Höckes Interviewband „Nie zweimal in denselben Fluss“ aus dem Jahr 2018 bietet zahlreiche Belege für den bewussten Einsatz esoterischer Motive. Sie stehen in der Tradition des mythisch aufgeladenen und fundamental kulturkritischen Buches „Revolte gegen die moderne Welt“, das der italienische Faschist Julius Evola 1934 verfasste. Auch Höcke betont den Wert von Mythen. Sie seien „Kraftquellen und Orientierungshilfen“. Schließlich könne „[e]in reines Technokratentum … nie die inneren Kräfte der Menschen freisetzen, die wir für die grundlegende Erneuerung unseres Landes brauchen.“ Höcke beschwört „die romantische Tiefenhellsichtigkeit der Deutschen“, eine „lebendige Organik“ und „[d]ie mystische Versenkung“, um „dem Numinosen [gemeint ist das Übernatürliche bzw. Göttliche / M.L.] näher zu kommen“. Das klingt ganz friedlich, und dient doch nur einem radikal-destruktiven Zweck, den Höcke im Interviewband unmissverständlich benennt: „Ein paar Korrekturen und Reförmchen werden nicht ausreichen. Aber die deutsche Unbedingtheit wird der Garant dafür sein, daß wir die Sache gründlich und grundsätzlich anpacken werden. Wenn einmal die Wendezeit gekommen ist, dann machen wir Deutschen keine halben Sachen. Dann werden die Schutthalden der Moderne beseitigt, denn die größten Probleme von heute sind ihr anzulasten.“ Hier spricht ein Wiedergänger des Nationalsozialismus.

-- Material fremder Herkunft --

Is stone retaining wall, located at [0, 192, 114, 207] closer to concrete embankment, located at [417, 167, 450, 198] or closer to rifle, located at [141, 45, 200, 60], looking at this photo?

Die esoterische Traditionslinie

Dass Faschismus und Rechtsextremismus regelmäßig mit esoterischen Motiven gekoppelt werden, haben die Veröffentlichungen von Mark Sedgwick in Erinnerung gerufen („Gegen die moderne Welt“ [2004/2019] und „Traditionalism“ [2023]). Sedgwick zeigt, dass das Werk des Traditionalisten René Guénon (1886-1951) einen großen Einfluss auf Julius Evola und seinen aus Rumänien stammenden Geistesgenossen, den Religionswissenschaftler Mircea Eliade hatte. Heute beziehen sich Alexander Dugin und Steve Bannon auf die traditionalistische Schule Guénons und Evolas. Zentrale Akteure des internationalen Faschismus und Rechtsextremismus, Menschen hinter Putin und Trump, koppeln ihre Ideologie an eine esoterische-irrationale Gedankenwelt, die jeglichen Beleg für überflüssig hält, da das Vernünftige angeblich nur wegführt von der wahren Bestimmung des Menschen. Gerade weil sich damit offensichtlich alles begründen lässt, ist die esoterische Traditionslinie für Autokraten besonders attraktiv.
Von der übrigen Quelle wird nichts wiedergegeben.